Selected passage Block Start

The idea of success and a life led successfully is different in what we call the advanced nations of the world.
In 1776, the United States of America declared itself a free nation, no longer a colony of the British rule. It got into the business of building itself. Only a century and half later, it was in a position to send troops in World War II and save Britain, its one time coloniser, from annihilation at the hands of the Nazi forces. (The Americans fought off Germans from the edge of the English Channel. Drove them back from the edge and helped save Britain. By then, Britain was down to a much smaller number of soldiers who were also battle weary. Had Franklin D. Roosevelt not sent Dwight D. Eisenhower not arrived, England would have fallen too.)
How was America able to do so? How was a country that was a colony only a 150-year ago, become so strong?
The growth and prosperity of any nation depends on its industry, economic health, infrastructure and how it is able to look after its citizens. Expansion in every field, be it medicine, healthcare, education, entertainment, science and technology and a vast open field for growth of its people are primary to a developed nation and economy.
This is common knowledge and I have reiterated it here for a specific purpose.

Selected passage Block End

● Task statement: Repeat, word for word, everything in the passage on success and America's growth from "How was America" down to "nation and economy.".

Records shown Block Start

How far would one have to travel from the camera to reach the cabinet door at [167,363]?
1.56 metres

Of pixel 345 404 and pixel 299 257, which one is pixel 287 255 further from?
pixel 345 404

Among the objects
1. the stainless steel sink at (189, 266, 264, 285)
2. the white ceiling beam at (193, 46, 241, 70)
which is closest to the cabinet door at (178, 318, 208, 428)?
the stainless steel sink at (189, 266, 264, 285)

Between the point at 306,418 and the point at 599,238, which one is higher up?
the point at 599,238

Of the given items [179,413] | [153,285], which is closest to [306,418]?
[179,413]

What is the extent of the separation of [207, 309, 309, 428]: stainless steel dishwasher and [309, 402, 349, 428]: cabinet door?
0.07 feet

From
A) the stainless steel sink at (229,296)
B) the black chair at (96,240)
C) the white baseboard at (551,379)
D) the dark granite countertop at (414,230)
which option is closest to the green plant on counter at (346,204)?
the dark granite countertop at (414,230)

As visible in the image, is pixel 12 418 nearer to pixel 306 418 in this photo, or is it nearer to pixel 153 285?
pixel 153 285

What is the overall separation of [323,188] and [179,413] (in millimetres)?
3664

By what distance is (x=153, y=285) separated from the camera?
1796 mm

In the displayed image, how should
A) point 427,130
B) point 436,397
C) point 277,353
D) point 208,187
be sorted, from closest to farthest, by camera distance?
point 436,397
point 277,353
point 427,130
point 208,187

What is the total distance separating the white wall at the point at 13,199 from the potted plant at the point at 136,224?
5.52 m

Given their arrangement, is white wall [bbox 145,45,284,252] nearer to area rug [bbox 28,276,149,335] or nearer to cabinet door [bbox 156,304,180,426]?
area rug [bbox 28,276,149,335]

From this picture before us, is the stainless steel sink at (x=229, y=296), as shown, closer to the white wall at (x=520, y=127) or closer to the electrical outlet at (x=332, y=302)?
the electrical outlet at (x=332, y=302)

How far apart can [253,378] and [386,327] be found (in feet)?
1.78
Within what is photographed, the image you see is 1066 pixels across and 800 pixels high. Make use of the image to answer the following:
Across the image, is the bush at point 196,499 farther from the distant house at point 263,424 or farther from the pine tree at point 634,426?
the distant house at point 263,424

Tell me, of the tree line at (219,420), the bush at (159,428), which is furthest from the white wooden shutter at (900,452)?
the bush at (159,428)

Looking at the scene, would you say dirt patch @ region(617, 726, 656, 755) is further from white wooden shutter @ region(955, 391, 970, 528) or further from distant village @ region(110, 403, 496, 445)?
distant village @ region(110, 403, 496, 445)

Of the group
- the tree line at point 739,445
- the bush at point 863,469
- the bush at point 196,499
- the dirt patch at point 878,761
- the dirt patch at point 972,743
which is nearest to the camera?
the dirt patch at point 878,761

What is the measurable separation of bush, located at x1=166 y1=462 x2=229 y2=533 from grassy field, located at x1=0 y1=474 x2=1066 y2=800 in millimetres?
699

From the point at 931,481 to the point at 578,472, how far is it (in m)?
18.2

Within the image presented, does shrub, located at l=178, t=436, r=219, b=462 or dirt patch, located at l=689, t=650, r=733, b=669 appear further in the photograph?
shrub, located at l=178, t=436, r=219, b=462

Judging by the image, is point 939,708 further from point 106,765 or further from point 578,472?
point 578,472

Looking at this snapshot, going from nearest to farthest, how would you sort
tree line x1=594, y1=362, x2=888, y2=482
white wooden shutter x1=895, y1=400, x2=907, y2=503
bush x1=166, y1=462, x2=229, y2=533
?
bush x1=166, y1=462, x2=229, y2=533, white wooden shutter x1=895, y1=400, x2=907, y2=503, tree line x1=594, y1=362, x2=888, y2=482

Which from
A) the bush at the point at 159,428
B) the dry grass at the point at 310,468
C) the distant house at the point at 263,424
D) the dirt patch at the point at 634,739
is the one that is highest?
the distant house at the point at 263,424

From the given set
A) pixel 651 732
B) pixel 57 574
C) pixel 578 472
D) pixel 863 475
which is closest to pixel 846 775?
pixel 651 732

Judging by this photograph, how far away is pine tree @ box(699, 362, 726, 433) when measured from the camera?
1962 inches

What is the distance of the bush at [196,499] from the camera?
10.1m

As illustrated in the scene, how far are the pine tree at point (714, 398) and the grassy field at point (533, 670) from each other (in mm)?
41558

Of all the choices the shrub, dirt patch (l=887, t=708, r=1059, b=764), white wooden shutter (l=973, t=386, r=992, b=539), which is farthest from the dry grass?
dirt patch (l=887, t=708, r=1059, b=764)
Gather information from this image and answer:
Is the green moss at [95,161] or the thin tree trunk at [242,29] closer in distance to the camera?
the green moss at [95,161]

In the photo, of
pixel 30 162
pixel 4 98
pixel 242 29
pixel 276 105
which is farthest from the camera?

Records shown Block End

● Reply to the exercise:
How was America able to do so? How was a country that was a colony only a 150-year ago, become so strong?
The growth and prosperity of any nation depends on its industry, economic health, infrastructure and how it is able to look after its citizens. Expansion in every field, be it medicine, healthcare, education, entertainment, science and technology and a vast open field for growth of its people are primary to a developed nation and economy.